In ten years’ time the number of foreigners completing a full study programme here has quadrupled. It is mainly German and Chinese students that have been coming to the Netherlands in droves.
According to figures published by international higher education body Nuffic, between 2000 and 2011 the number of foreigners studying at Dutch universities or colleges has increased by nearly 450 percent. This number is rising faster than in other EU countries.
The Netherlands has outpaced Belgium and Sweden
In terms of numbers, the Netherlands has now outpaced Belgium and Sweden and comes close to the figures for France, for example. Of all the European countries the United Kingdom still attracts the most foreign students, and our next-door neighbour Germany also remains quite popular.

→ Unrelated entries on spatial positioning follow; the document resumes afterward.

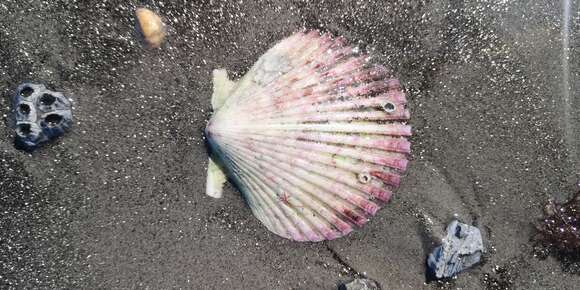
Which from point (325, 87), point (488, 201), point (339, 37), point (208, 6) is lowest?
point (488, 201)

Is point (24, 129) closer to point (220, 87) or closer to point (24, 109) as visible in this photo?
point (24, 109)

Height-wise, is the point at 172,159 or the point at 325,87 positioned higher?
the point at 325,87

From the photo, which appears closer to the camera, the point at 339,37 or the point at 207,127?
the point at 207,127

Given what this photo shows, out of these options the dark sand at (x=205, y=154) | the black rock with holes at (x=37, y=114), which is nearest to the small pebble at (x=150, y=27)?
the dark sand at (x=205, y=154)

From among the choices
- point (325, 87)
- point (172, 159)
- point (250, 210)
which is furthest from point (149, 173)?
point (325, 87)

‘We enjoy an excellent reputation thanks to our modern education methods. Other than in many Asian countries, Dutch universities and colleges stimulate independence and self-reliance’
According to Nuffic director Freddy Weima, the Netherlands partly owes its growing popularity to its well-established reputation in the field of higher education. Many Dutch universities consistently hold a high position in the international rankings, a phenomenon that is quite exceptional for such a small country. Weima: ‘In addition, of all non English-speaking countries, the Netherlands offers the most study programmes in English, while at the same time we enjoy an excellent reputation thanks to our modern education methods. Other than in many Asian countries, Dutch universities and colleges stimulate independence and self-reliance.’ Another reason young people are drawn to the Netherlands is its reputation as an open and tolerant country.
‘At this stage some nine percent of our students holds a foreign passport’, Weima tells us. In the past academic year (2012/2013) most of those students originally came from Germany, followed by Chinese and Belgian students.
The rapid growth in the number of foreign students in the Netherlands did not take place overnight. Since 2001 Nuffic has had a number of Neso offices abroad to promote Dutch higher education and assist young people who want to come over here.
In 2012, former State Secretary Zijlstra (VVD) regarded the growing number of German students in the Netherlands as a major problem, especially as the number of Dutch students studying abroad was lagging behind. He retracted his criticism once the CPB Netherlands Bureau for Economic Policy Analysis calculated that foreign students bring in money: if nineteen percent of them stay here for a few years, the Treasury stands to gain 740 million euro.
Ever since, the Dutch Government has dedicated itself to attracting foreign students and is doing its utmost to retain as many graduates as possible.